“As he went along, he saw a man blind from birth. His disciples asked him, “Rabbi, who sinned, this man or his parents, that he was born blind?” “Neither this man nor his parents sinned…this happened so that the work of God might be displayed in his life.” (John 9:1-3, NIV)
Jesus and His disciples met a blind man near the temple, probably droning the beggar’s plea: “O tenderhearted, by me gain merit.” The Pharisees viewed him with contempt: “You were steeped in sin at birth!” (v. 34). The Rabbis traced physical disease to moral causes: “…the sick is not healed, till all his sins are forgiven.” Jews blind from birth could not recite Shema, the centerpiece of Jewish faith: “Hear, O Israel: The LORD our God is one. Love the LORD your God with all your heart …” (Deut. 6:4) Some tried magical cures, tying a cord to themselves and a dog. After the dog ate meat on a dunghill from seven houses, Rabbis untied the cord, intoning: “Let the blindness…pierce the eyeballs of the dog!” They said blindness continued into Sheol: “…every man would appear after death exactly as he had been in life, whether blind, dumb, or halting…afterwards God would heal.”

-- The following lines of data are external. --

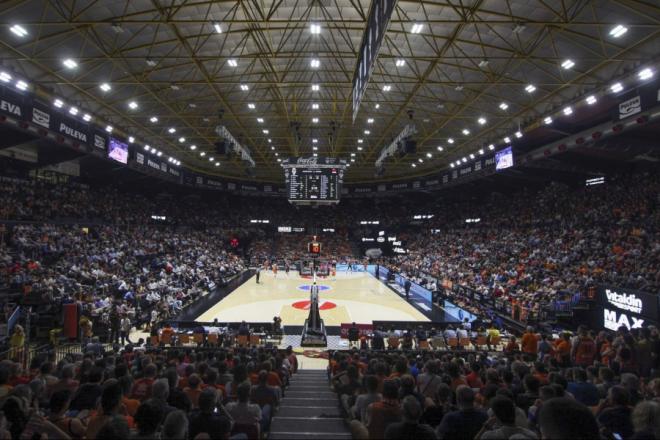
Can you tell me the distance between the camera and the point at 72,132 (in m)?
20.5

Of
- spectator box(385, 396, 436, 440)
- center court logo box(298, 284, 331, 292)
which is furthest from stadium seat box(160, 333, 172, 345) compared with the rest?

Imagine this man’s burdens! He stumbled along the stone streets of Jerusalem, bumped into walls, fell, and constantly needed help, even going to the toilet. He endured jeers and pranks from cruel children. He received little respect and was not treated with dignity. He begged because his parents were poor—perhaps from caring for him! He could not recite Shema. Unable to see impurities, he could not enter the temple. Possibly he tried superstitious cures. Even after death he anticipated further blindness. The idea that God punished him for his or his parents’ sin led to guilt, resentment against his parents or anger toward God. Then Jesus’ words came like a refreshing breeze.
“Neither this man nor his parents sinned… this happened so that the work of God might be displayed in his life.” “Not my fault? Nor my parents’?” Guilt, resentment and despair dissipated like fog in the morning sun. “My blindness, an opportunity for God’s work?”
Cautiously, hope dawned.
- Reflect on some of your “misfortunes.” Do you see them as divine judgments or divine opportunities?
- Imagine yourself as the blind man in the text. How would you feel? What would Jesus’ words mean to you?
- Have you ever prayed for freedom from pain, but it didn’t come?
- Ask Jesus: “What are You saying to me through this story?”